ANWEISUNG A:
Nenne alle Benutzernamen, die im Ausgangstext über einem Beitrag als Verfasser stehen, jeden nur einmal.

__________

Hat das Laufwerk bzw. die HDD es überlebt?


----------



## holyobama (11. Juni 2011)

kann ich nicht sagen, trau mich nicht mehr den einzuschalten, und kann sie auch nicht an nen andern pc anschließen


----------



## Abufaso (11. Juni 2011)

Ok also anschalten würd ich es auch nicht mehr
Versuch doch einfach mal das NT einzuschicken oder umzutauschen.


----------



## GoldenMic (11. Juni 2011)

Wie der Pin ist weg? 
Hängt der noch am Netzteil oder was?
Von welchem Kabel war das denn genau?


----------



## holyobama (11. Juni 2011)

der war ans nt angesteckt, zur stromversorgung für festplatten


----------



## HAWX (11. Juni 2011)

GoldenMic schrieb:
			
		

> Wie der Pin ist weg?
> Hängt der noch am Netzteil oder was?
> Von welchem Kabel war das denn genau?



Das versteh ich jetzt auch nicht Ich mein entweder der ist geschmolzen oder "rausgeflutscht" Der kann ja nicht weg sein!


----------



## X6Sixcore (11. Juni 2011)

__________

ANWEISUNG B:
Sammle aus der Auflistung jede Zeile, in der die Zeichenfolge "following" vorkommt, und gib sie unverändert wieder. Groß- und Kleinschreibung ist dabei zu beachten.

EINGABEDATEN:
__________

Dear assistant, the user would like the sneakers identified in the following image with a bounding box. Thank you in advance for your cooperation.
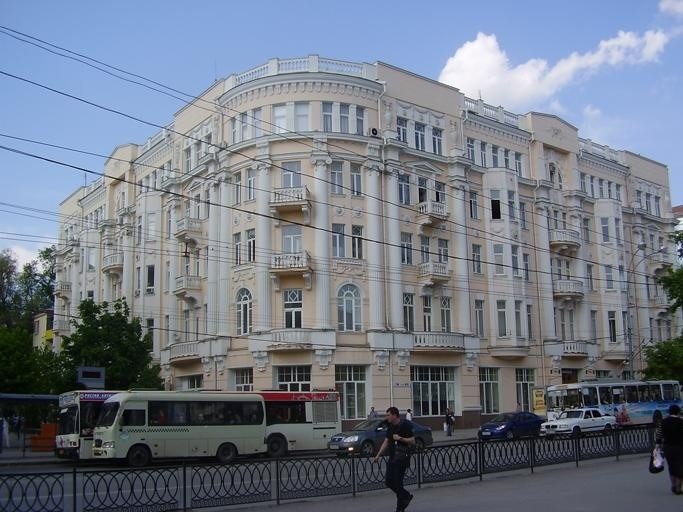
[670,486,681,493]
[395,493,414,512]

__________

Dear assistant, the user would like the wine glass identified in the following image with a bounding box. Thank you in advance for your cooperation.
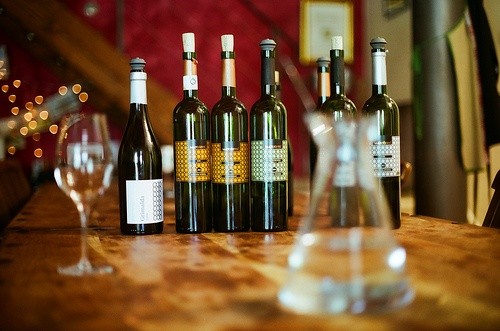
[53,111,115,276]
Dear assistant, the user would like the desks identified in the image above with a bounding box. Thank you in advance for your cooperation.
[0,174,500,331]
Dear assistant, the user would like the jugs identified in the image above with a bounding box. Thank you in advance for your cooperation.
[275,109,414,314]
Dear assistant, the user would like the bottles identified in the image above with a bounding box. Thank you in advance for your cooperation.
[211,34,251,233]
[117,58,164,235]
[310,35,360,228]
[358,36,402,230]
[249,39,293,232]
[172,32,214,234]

__________

ANTWORT A:
holyobama, Abufaso, GoldenMic, HAWX, X6Sixcore

ANTWORT B:
Dear assistant, the user would like the sneakers identified in the following image with a bounding box. Thank you in advance for your cooperation.
Dear assistant, the user would like the wine glass identified in the following image with a bounding box. Thank you in advance for your cooperation.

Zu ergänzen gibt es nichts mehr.